The Top 5 Do’s and Don’ts of a Formal Dinner:

Written by Carley February 20, 2017

Good food and better friends- nothing to wine about here

Good food and better friends- nothing to wine about here

Iowa crew takes on formal dinner

Iowa crew takes on formal dinner

Cheers to our first formal dinner

Cheers to our first formal dinner

FullSizeRender (2)

Good food and better friends- nothing to wine about here
Iowa crew takes on formal dinner
Cheers to our first formal dinner
FullSizeRender (2)

So last week we were given a quiz over formal dinner etiquette followed by a seminar to review the subject. Going in, I felt pretty confident on my dinner etiquette… I mean I knew how to drink tea with my pinky up, so I was basically super proper, right? Yeah…unfortunately not. After getting a solid 25/35 wrong on the quiz, I reconsidered the possibility of being born in a barn. I also reconsidered going to this formal dinner that I convinced myself I wouldn’t last any longer than 5 minutes at. So let me share 5 do’s and don’ts of a formal dinner so you’re not that person who gets kicked out of a formal dinner. (For the record I lasted the entire 2 and a half hour duration of the dinner.)

1. DO NOT LEAVE WITH YOUR NAPKIN ON THE TABLE.
So despite what I’ve done my entire life, you are in fact not supposed to leave everything on your plate/ the table. Apparently this is the quickest way to tell your servers you will not be returning (worded in the nicest way possible). Instead, if you’re trying to tell them how much you enjoyed your meal, you should neatly fold your napkin and return it to the chair in which you were seated.

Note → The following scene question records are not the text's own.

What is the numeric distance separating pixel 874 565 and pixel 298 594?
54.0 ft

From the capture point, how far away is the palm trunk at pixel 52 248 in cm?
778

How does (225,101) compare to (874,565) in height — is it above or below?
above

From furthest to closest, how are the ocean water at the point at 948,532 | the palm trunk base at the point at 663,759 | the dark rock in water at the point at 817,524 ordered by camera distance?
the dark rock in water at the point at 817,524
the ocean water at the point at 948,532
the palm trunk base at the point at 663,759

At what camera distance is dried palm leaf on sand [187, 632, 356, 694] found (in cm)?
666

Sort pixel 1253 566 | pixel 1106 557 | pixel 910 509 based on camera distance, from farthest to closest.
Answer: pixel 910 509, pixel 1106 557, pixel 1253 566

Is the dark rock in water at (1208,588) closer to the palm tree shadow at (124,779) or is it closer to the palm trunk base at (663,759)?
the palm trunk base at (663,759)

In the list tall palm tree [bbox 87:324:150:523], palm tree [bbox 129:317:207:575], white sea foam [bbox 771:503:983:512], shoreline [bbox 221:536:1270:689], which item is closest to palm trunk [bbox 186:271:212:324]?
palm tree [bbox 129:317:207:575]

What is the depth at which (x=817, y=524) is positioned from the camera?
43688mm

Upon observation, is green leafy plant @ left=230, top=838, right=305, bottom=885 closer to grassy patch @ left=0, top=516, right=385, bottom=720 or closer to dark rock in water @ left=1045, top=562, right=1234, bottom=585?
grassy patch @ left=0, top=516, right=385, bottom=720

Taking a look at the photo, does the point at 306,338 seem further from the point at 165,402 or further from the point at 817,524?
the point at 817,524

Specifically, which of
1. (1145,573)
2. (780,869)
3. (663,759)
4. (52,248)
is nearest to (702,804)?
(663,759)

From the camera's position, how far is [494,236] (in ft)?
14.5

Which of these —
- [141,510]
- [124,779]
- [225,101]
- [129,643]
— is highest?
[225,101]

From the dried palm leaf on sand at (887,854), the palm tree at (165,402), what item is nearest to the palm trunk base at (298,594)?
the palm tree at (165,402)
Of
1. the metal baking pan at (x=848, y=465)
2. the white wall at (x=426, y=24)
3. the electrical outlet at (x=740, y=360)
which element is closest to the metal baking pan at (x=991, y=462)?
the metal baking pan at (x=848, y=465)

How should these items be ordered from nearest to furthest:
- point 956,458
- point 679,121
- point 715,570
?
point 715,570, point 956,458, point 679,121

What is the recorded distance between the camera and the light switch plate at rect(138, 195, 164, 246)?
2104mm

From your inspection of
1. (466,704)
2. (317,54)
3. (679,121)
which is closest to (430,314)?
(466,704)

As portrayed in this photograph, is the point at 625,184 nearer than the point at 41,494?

2. Don’t eat the bread, don’t smell the bread, just don’t even look at it.
If you’re one of the few people who can successfully break bread into small enough pieces to fit into your mouth without leaving a single crumb, then dig in! …If you’re like me and can’t even look at the bread without getting crumbs all over yourself and the table, then think again. In that scenario you may be better off just waiting for one of your many courses. Speaking of the many courses here’s another tip-

3. DO: Come Hungry. Personally I would recommend eating light throughout the day and not filling up on appetizers because I promise by the second course you will be regretting it. By the third course you might even need to get up and take a few laps (speaking from experience). You may want to also consider that dress/suit that’s a little too big because by the time you leave it’ll probably fit (again- speaking from experience). If I didn’t get it across in the last few sentences, let me say it one more time…you don’t have to worry about leaving hungry- appetizers, 3 courses, and dessert could arguably feed a small family or in this case one person.

4. Give a toast…but hope one’s not given to you. I’m just kidding, but you should probably know the rules of a toast before you dedicate them all to the same person. Whether you’re drinking water or wine, it is impolite for whomever the toast was given to take a drink following the toast. After a toast is given to someone, they are supposed to raise their glass (holding the glass stem with a light grip), touch glasses with everyone else, and then return it to its starting position.

5. DO: Know the correct usage/ positioning of your silverware. Leave your silverware in the 4 o’clock position when you’re done eating. Use your silverware starting from the outside moving in. Although you might want to think your servers wanted to give you a lot of choices in regards to your serving utensils, they are each actually supposed to be used with a specific course. You are supposed to start with the outside two (one from each side) and use them by working your way inward. So despite the clock reference, 4 o’clock is not a reference to your hand positioning while driving. When you’re done eating a course that requires a knife and fork, you are supposed to position them in the 4 o’clock position next to each other on the plate to cue your server that you’re done.